What should I consider?
If you should have a bank card or account details saved or visible on an app or gaming store.
If the device or game your child is using allows you to set up weekly spending limits.
If your child has their own account attached to their device, how you might keep track of how much is going out of it.
If the games your child is playing include compulsive spending or gambling-like features such as loot-boxes.
Data + privacy
A smart speaker, digital assistant or connected toy may be very exciting for your cihld – but it’s important to consider their security.
One of the most exciting functionalities of these toys and devices is voice recognition. Once a child asks the toy or smart speaker a question, it will search for information online before reading out the answer. However, many of these devices access the internet by using Bluetooth to connect to a smartphone or tablet, particularly in the case of connected toys, and this can have its risks.
Many Bluetooth-enabled devices connect to one another simply by being within range. The user doesn’t necessarily need to agree – or even know – that this is happening. This could mean others close by could hack into a child’s toy’s Bluetooth and start chatting or listening.
Be mindful of voice recognition technology. Good voice recognition takes time to develop and is ongoing. Some companies might record and review conversations between users and their connected toy or speaker in order to hone recognition ability and improve the user’s experience.
Amazon’s Alexa records everything spoken after it “hears” its name to help improve its artificial intelligence. This raises further concerns around data privacy, as companies could be collecting and selling these conversations as personal data.
What should I consider?
Ensure your Bluetooth connection is as secure as possible. If using iOS, go to Settings > General > Airdrop and select ‘contacts only’. For Android, go to Menu key > Settings > Bluetooth.
Read the instructions so you are aware of the functionalities gadgets offer and the connections they use.
Some toys have Bluetooth connections that are unencrypted: these can be easily accessed by strangers, so choose to disable this in the toy’s settings, or set a strong password.
If a device is making recordings in order to improve its voice recognition, you may be able to delete them. Amazon offers Alexa users the ability to listen to and delete recordings it has made of your voice, from the last ten minutes to everything you’ve ever asked – but you aren’t able to prevent it from recording you – or your child – in the first place.
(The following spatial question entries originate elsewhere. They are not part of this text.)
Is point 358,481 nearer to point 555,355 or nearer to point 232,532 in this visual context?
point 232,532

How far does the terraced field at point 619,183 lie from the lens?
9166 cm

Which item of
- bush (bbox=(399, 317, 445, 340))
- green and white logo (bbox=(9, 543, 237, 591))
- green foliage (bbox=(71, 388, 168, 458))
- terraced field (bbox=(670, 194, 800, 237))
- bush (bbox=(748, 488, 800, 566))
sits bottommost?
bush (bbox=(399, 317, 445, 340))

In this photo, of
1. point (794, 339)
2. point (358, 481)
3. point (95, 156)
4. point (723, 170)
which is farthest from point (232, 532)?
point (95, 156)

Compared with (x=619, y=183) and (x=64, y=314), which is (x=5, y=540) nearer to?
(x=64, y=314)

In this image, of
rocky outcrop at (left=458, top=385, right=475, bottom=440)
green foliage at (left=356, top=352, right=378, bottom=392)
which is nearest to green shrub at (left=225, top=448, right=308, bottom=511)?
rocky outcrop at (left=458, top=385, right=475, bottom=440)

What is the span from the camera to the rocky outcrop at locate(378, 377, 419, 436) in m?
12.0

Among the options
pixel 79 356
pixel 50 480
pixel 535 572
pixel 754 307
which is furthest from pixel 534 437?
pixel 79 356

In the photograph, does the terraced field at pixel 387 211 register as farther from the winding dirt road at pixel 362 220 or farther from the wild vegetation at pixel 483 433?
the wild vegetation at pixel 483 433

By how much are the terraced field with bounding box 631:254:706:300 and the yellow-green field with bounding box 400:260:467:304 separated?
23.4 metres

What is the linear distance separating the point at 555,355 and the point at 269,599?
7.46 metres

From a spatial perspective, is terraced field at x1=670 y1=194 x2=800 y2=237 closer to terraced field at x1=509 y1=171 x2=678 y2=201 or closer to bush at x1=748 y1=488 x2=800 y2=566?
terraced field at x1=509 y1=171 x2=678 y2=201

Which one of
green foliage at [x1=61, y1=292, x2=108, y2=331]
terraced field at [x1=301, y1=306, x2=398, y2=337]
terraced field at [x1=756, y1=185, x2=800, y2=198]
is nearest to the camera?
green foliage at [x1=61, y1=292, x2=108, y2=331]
Children may (understandably) not want to put their new device or tech down – especially if it’s their primary means of communicating with friends outside of school.
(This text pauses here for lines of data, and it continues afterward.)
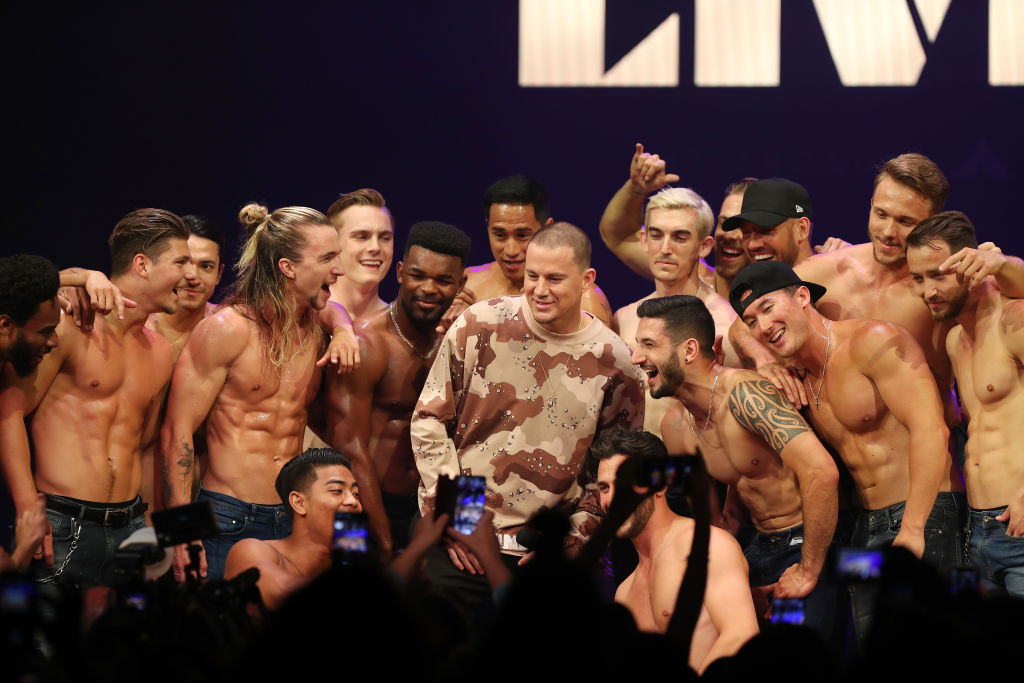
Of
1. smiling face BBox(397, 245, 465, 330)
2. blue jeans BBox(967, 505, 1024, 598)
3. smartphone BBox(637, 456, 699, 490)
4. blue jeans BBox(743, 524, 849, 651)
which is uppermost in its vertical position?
smiling face BBox(397, 245, 465, 330)

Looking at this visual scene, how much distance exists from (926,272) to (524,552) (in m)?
2.02

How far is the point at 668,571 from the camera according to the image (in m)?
4.16

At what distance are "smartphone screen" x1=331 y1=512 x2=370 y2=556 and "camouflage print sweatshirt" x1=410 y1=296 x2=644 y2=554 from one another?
6.11 feet

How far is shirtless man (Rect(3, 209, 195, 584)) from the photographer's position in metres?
4.45

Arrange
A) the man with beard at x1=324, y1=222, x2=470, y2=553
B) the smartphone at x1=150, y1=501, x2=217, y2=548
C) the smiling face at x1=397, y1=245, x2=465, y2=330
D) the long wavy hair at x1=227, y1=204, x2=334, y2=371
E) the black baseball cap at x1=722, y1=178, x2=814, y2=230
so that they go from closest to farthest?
the smartphone at x1=150, y1=501, x2=217, y2=548 → the long wavy hair at x1=227, y1=204, x2=334, y2=371 → the man with beard at x1=324, y1=222, x2=470, y2=553 → the smiling face at x1=397, y1=245, x2=465, y2=330 → the black baseball cap at x1=722, y1=178, x2=814, y2=230

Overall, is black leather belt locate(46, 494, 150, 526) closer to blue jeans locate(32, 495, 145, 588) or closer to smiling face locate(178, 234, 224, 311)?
blue jeans locate(32, 495, 145, 588)

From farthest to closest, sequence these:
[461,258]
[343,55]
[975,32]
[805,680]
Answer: [343,55], [975,32], [461,258], [805,680]

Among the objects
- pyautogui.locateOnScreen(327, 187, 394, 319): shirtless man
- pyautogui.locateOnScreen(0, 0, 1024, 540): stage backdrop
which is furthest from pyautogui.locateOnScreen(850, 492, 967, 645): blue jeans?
pyautogui.locateOnScreen(0, 0, 1024, 540): stage backdrop

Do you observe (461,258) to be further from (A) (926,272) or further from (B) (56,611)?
(B) (56,611)

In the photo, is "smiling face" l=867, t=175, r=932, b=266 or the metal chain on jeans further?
"smiling face" l=867, t=175, r=932, b=266

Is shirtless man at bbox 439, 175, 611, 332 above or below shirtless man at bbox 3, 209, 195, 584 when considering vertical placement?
above

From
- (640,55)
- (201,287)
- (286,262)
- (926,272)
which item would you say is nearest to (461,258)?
(286,262)

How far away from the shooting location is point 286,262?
495cm

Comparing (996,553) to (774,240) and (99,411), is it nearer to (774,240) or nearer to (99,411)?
(774,240)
While it’s fine to relax a little over school holidays, consistent boundaries are beneficial in the long run.
Consider how you want your child to manage their screen use during term time versus weekends or holidays, and how you might manage a change once from one to the other. Help them use their new device responsibly and balance screen time with other activities.
What should I consider?
Set some reasonable boundaries in place from the get-go to help them balance their online and offline time.
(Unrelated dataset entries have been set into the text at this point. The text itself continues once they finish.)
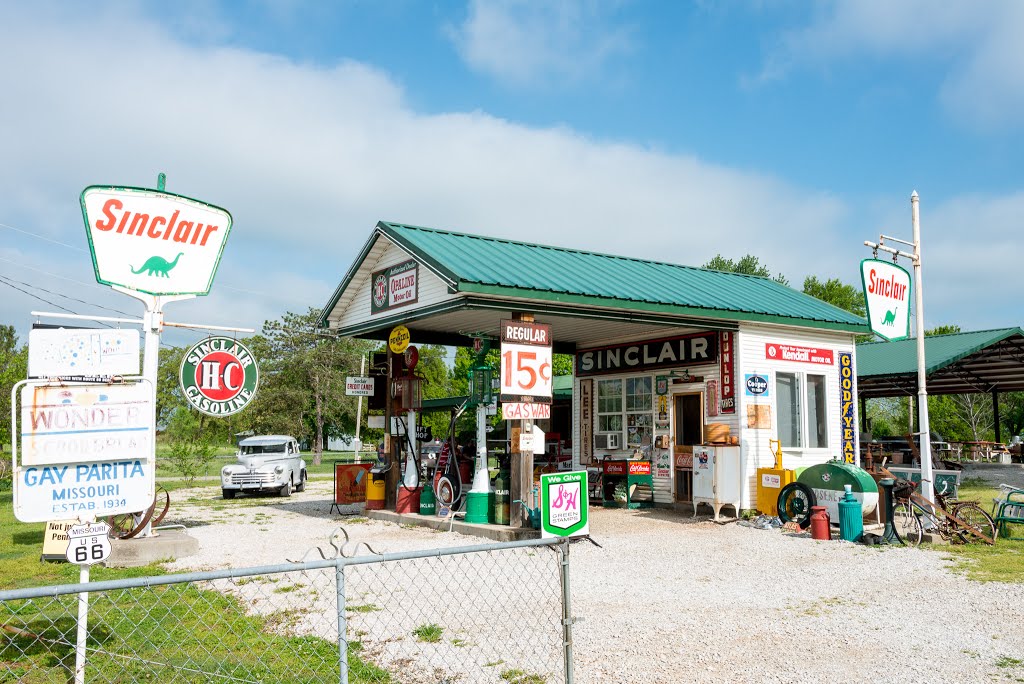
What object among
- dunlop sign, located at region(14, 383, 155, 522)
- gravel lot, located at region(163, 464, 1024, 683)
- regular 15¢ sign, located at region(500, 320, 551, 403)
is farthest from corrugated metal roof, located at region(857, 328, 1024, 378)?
dunlop sign, located at region(14, 383, 155, 522)

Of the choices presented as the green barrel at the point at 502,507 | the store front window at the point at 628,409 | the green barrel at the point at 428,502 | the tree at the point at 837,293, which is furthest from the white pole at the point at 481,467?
the tree at the point at 837,293

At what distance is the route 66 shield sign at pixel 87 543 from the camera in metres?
5.46

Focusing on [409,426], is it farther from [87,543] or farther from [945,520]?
[87,543]

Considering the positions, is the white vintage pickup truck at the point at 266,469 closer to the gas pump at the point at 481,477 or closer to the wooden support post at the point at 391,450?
the wooden support post at the point at 391,450

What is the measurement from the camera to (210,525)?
1583 cm

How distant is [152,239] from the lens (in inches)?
308

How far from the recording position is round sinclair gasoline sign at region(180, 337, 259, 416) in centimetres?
844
Make sure that you give your child forewarning about cut-off times, so that they can finish their episode, chat or gaming level.
Agree on time limits for device use together and discuss when and where they can be used – for example, in bedrooms (where they might affect their quality of sleep) or during mealtimes.
Try to stick to these boundaries yourself and act as a digital role model – no devices at mealtimes includes you.
Importantly – have fun!
New connected tech can means loads of exciting new things to do individually or together. Screen time can be quality time – especially if it's shared. You might want to explore a new device together. Or a new game. Ask if they could teach you how to play a few levels, or show you a few clips of their funniest videos. The best thing you can do is to stay involved and interested – and to enjoy new tech together.